Most of the technique in this post aims to calibrate the reward signal to your actual utility by only doing rewarding things in rough proportion to their utility. This sub-technique, however, is not doing that. Many things are significantly more useful to me than staring at a wall. This sub-technique is just about moving the hedonic set point as fast as possible downwards, in order to reach the point of calibration faster. This sub-technique is overkill, but useful overkill in the sense that having robust interstellar transport probably means it's easier to get to the moon.
Other Reasons Not to Detox
If your reward environment is already well-calibrated and gets you utility and protects you from superstimuli, you probably don't need a dopamine detox.
If any of the previous disclaimers, warnings, or literally anything else in this post made you think this would be a bad idea, don't do it.

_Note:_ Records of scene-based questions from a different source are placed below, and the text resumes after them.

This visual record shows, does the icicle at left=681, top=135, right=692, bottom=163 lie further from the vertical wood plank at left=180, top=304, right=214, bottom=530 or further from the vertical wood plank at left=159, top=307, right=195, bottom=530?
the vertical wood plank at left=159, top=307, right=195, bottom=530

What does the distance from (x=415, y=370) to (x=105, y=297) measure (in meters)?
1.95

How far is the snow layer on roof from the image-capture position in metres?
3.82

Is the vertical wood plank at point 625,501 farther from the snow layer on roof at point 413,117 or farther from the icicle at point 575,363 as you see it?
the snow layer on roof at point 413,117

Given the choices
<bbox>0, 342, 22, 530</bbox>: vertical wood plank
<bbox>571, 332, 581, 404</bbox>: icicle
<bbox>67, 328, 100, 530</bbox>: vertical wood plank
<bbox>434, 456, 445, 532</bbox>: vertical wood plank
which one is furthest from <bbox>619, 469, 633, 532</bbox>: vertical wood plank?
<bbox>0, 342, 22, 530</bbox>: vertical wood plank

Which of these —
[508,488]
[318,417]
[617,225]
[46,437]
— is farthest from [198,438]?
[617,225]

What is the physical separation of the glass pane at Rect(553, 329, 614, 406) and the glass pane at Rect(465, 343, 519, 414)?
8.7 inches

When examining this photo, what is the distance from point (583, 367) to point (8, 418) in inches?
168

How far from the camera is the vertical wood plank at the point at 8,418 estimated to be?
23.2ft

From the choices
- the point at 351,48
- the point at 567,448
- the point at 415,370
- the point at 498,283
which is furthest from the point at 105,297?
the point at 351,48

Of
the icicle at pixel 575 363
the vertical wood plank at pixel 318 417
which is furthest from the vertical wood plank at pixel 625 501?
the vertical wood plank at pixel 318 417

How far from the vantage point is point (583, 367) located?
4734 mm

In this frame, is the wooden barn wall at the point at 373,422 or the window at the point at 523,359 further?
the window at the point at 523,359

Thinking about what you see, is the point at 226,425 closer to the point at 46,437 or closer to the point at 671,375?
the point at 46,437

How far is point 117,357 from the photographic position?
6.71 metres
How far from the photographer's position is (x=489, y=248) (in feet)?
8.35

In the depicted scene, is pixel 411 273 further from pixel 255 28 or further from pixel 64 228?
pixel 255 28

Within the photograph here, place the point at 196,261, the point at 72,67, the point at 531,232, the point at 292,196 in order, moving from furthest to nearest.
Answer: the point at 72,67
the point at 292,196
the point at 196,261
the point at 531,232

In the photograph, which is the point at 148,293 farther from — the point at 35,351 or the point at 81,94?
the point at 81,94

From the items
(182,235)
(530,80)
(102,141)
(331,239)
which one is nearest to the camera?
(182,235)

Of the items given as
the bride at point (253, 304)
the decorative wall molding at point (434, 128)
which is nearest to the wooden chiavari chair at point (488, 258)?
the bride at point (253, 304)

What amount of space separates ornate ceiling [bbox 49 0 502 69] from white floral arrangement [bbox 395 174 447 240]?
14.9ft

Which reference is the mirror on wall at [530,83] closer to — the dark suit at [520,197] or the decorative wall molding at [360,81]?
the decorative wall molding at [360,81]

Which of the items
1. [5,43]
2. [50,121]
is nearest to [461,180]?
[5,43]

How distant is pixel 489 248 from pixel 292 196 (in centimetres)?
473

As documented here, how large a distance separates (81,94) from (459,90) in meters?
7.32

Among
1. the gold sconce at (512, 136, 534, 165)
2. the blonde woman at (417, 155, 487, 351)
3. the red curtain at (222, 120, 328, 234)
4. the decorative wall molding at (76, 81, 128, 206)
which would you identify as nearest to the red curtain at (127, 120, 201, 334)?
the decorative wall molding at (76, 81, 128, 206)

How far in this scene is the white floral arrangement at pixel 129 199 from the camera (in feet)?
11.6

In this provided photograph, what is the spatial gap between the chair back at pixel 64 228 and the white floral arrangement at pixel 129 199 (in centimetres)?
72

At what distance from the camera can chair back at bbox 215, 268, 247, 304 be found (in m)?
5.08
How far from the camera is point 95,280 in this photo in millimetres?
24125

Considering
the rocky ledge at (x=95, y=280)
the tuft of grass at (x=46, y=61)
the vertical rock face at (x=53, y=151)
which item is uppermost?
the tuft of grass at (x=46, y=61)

If you would misinterpret this post and miss out on utility that happens to require you to e.g. eat candy and gain rapport with someone important or watch a clickbaity Youtube video that happens to contain a full solution to the alignment problem, then don't do it.
- ^
If you have atypical preferences about salads or pizza, feel free to mentally swap this out with something more appropriate. I am writing this example for what I believe to be the typical mind reading it, but I hope this post generalizes further.
- ^
If you're paying close attention, you'll note I use a slightly different definition of superstimulus here than Eliezer in the original post. Eliezer was specifically focusing on stimuli that are stronger than the ancestral distribution, whereas I'm focusing on reward signals that don't automatically make you maximize utility. These are different! If I give you pizza for every 10 utilons you get, this is an Eliezer!superstimulus but not a this_post!superstimulus. For many cases, these definitions do overlap, which is why I am using the same word.